Apart from the annoyingly patronising aspect, which just for now we’ll just gloss over, promoting this type of cliché on a morning magazine programme really, genuinely concerns me. A great many people watching won’t know any children or young people with disabilities/ additional needs and they certainly won’t know any of their parents. As this is a totally unknown world to them, they are just going to take what Philip Scofield says at face value.
They go away from this programme thinking “aren’t those women wonderful, but how I pity them. What terribly sad lives they have looking after those challenging and almost unlovable children”.
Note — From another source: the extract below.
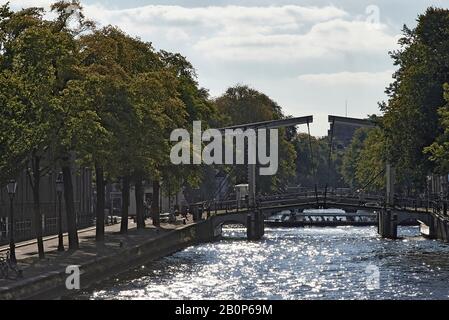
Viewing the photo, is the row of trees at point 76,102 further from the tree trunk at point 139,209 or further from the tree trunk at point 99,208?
the tree trunk at point 139,209

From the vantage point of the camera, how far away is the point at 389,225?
328 feet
And from there it’s really just a very short hop to “wouldn’t it be better for everyone if they weren’t around”.
One of the mother’s we’ve met through the programme (who was actually today’s mum) is the mother of two young men with severe learning disabilities. She said in her interview that she is terrified to think what will happen to the boys in the future after she is no longer able to care for them. She worries about it a very great deal.
Because of who I am and the world that I live in, my answer to that would be to say that she needs to be thinking now about how they might be able to stay on in the house which she owns and be cared for by carers appointed and trained by her, using their personal budgets to pay for it. Maybe someone else in the family who loves and cherishes them would like to become their advocate and maybe there’s even a local charity who would like to be involved. If she chooses the carers well and with very good luck and her own good judgement, then there might be a happy outcome for all.
But let’s face it; the majority of people watching are simply not going to have that response! Even if I sat on Philip Scofield’s lap to say those things they wouldn’t know what I was talking about.
So instead this programme reinforces that old, old, tired old (well I know I’m pretty tired of it) message that these women are saints and that they, their lives and their children are not like ours – thank god. We should admire them and feel sorry for them in equal measure. Obviously their children are a burden, not just to the poor families but also to us all as we’ll always have to pay for them. When they are little they can be quite sweet in a kind of “tiny Tim” (poor little sickly child, not long for this world) way, but when they get older, larger and hairier, aren’t they just best kept out of sight till they die?
Now some people reading this will already be saying “I don’t think like that and I would never think like that” and I say good for you, brilliant, fantastic. But I also think anyone reading this who doesn’t have anyone disabled or with additional needs in their lives who they love, or anyone who doesn’t work with our kids and young people – if you think the majority of people in this country don’t think this way, you are simply kidding yourself. And the worst of it is, they don’t even see anything wrong in this!
A few days after Nico died my mother’s cousin wrote to me. In her letter (and I quote) she put “although you are feeling sad now I’m sure you can see that this is very much for the best. What would have become of Nico as you and (MN) become older yourselves? For him to die before you is a kindness”.
A week before Nico’s inquest there was a family birthday in the MN’s family and he went to the gathering. I didn’t go as I didn’t feel able to face it. When he returned I had the strong impression that he wasn’t sure he should have gone either. He said very little except to say that they really did not have a clue what we were going through.
Later, much later – long after the inquest, he told me that at this family gathering someone had said to him “Life must be much easier for you now, without Nico”.
So what I do know is that if I must have a label I know I’d much rather be a hero than a foul, self centred, uncaring, bigoted, hypocrite.
Just saying you know……….. No offence meant of course.